PROBLEM TO WORK ON.
Reproduce the material word for word, starting at its first line and stopping after the line that contains "2022 greater or less than 200? less".

DATA PROVIDED.
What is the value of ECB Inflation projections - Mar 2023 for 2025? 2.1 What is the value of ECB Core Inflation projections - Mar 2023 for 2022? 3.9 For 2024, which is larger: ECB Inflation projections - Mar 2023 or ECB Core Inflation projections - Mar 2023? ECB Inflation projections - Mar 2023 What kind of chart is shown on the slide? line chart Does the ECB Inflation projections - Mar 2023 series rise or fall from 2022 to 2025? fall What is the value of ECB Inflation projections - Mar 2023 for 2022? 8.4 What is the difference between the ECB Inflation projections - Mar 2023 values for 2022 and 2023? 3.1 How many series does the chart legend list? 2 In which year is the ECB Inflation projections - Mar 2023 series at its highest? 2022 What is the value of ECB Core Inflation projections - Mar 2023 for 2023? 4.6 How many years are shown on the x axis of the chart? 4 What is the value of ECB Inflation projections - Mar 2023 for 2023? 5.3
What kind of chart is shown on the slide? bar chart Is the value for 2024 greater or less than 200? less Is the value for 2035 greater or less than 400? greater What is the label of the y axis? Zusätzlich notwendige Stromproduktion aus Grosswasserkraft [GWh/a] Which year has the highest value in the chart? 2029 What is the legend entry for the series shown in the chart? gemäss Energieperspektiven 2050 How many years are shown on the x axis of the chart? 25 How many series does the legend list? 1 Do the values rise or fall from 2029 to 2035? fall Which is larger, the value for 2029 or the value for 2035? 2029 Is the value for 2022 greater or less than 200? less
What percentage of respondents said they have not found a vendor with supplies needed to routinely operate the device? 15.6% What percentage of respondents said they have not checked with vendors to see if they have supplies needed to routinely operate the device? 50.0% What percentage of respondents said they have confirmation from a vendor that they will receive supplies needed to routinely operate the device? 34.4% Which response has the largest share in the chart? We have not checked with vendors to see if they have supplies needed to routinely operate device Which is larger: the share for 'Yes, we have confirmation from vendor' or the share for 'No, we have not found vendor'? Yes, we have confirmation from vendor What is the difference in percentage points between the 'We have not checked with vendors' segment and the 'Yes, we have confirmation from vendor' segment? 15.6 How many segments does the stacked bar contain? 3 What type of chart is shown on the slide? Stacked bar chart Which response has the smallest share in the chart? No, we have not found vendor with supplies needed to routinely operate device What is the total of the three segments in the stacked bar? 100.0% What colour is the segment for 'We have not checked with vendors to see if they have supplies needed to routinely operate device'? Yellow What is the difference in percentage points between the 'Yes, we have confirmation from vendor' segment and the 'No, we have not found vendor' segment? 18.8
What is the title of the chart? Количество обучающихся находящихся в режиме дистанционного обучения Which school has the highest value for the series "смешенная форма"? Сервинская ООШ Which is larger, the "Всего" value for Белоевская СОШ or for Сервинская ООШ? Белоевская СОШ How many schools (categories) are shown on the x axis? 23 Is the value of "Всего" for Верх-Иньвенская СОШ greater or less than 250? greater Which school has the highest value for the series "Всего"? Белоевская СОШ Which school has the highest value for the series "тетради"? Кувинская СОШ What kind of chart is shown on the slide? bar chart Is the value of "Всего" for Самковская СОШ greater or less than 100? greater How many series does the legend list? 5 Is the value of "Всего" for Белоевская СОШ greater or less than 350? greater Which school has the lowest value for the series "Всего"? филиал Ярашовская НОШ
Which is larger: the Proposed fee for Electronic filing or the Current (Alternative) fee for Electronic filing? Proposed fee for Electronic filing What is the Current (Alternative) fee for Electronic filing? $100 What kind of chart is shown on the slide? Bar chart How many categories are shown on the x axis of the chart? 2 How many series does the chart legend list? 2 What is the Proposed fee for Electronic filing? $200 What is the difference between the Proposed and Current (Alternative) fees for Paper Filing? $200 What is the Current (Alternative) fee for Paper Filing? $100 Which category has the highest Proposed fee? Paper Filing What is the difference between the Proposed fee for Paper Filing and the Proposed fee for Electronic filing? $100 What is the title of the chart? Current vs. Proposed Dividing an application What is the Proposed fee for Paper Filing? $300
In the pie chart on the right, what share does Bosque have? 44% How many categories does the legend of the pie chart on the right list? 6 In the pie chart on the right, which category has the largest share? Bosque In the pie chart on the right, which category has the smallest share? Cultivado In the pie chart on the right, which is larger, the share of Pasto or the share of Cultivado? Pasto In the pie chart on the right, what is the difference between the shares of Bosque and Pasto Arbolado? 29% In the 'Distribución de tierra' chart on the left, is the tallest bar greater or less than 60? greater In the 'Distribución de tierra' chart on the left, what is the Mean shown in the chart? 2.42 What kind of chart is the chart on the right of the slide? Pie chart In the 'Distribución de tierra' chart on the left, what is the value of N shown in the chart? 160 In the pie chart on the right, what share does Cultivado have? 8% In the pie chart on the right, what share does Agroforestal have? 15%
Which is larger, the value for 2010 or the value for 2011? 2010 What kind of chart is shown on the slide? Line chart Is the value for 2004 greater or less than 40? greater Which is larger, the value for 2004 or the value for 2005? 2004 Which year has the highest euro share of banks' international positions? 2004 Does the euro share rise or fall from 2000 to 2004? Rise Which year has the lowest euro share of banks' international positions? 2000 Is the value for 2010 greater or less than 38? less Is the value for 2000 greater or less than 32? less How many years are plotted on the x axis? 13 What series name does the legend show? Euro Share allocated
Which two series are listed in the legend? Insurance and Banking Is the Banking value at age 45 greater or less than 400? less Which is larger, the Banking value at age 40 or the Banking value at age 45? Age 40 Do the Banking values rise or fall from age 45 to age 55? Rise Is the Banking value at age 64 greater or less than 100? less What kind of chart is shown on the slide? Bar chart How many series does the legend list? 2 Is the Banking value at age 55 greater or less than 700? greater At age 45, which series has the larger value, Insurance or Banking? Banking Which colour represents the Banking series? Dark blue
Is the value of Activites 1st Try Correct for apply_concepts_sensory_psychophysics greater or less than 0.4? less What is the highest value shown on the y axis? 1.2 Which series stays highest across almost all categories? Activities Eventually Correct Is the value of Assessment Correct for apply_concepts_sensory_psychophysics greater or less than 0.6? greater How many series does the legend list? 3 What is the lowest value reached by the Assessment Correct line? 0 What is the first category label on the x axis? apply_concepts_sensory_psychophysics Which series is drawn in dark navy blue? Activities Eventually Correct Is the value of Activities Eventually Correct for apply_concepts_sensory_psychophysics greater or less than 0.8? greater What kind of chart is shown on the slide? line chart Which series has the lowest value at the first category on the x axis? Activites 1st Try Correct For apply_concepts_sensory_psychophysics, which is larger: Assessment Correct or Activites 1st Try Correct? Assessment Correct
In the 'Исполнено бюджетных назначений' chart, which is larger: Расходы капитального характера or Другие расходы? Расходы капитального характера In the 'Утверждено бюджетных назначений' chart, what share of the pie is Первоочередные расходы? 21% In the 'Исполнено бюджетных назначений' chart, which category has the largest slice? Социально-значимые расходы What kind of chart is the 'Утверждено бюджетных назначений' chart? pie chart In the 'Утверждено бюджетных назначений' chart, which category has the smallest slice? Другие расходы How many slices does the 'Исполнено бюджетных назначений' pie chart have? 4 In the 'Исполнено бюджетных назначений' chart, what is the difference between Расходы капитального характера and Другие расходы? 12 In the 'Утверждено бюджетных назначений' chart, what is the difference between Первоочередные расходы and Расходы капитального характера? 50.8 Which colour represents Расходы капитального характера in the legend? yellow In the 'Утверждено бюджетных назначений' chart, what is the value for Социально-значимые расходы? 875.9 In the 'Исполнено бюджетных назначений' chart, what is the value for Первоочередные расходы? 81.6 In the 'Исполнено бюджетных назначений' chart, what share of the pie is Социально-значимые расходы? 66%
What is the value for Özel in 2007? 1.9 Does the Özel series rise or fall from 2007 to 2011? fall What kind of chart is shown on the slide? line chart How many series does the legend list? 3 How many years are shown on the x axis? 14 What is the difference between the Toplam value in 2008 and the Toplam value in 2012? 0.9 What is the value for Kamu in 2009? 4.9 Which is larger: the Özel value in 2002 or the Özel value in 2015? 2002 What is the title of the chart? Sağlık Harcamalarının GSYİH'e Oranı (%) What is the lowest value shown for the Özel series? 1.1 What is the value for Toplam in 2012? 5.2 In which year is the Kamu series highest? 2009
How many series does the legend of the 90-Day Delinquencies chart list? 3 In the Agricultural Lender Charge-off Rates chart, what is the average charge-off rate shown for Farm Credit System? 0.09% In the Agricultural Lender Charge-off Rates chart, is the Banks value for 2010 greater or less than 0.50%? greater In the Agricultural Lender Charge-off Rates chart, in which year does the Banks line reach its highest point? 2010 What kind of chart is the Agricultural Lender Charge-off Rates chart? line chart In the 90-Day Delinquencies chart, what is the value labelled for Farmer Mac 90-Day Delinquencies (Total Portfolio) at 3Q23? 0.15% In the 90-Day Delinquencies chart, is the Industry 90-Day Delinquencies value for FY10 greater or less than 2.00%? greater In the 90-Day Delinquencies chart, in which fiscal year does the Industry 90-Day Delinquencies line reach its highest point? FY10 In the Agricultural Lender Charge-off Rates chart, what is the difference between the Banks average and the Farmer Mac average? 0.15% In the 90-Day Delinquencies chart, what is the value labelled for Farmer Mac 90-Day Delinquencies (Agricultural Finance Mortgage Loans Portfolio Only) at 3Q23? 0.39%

SOLUTION.
What is the value of ECB Inflation projections - Mar 2023 for 2025? 2.1 What is the value of ECB Core Inflation projections - Mar 2023 for 2022? 3.9 For 2024, which is larger: ECB Inflation projections - Mar 2023 or ECB Core Inflation projections - Mar 2023? ECB Inflation projections - Mar 2023 What kind of chart is shown on the slide? line chart Does the ECB Inflation projections - Mar 2023 series rise or fall from 2022 to 2025? fall What is the value of ECB Inflation projections - Mar 2023 for 2022? 8.4 What is the difference between the ECB Inflation projections - Mar 2023 values for 2022 and 2023? 3.1 How many series does the chart legend list? 2 In which year is the ECB Inflation projections - Mar 2023 series at its highest? 2022 What is the value of ECB Core Inflation projections - Mar 2023 for 2023? 4.6 How many years are shown on the x axis of the chart? 4 What is the value of ECB Inflation projections - Mar 2023 for 2023? 5.3
What kind of chart is shown on the slide? bar chart Is the value for 2024 greater or less than 200? less Is the value for 2035 greater or less than 400? greater What is the label of the y axis? Zusätzlich notwendige Stromproduktion aus Grosswasserkraft [GWh/a] Which year has the highest value in the chart? 2029 What is the legend entry for the series shown in the chart? gemäss Energieperspektiven 2050 How many years are shown on the x axis of the chart? 25 How many series does the legend list? 1 Do the values rise or fall from 2029 to 2035? fall Which is larger, the value for 2029 or the value for 2035? 2029 Is the value for 2022 greater or less than 200? less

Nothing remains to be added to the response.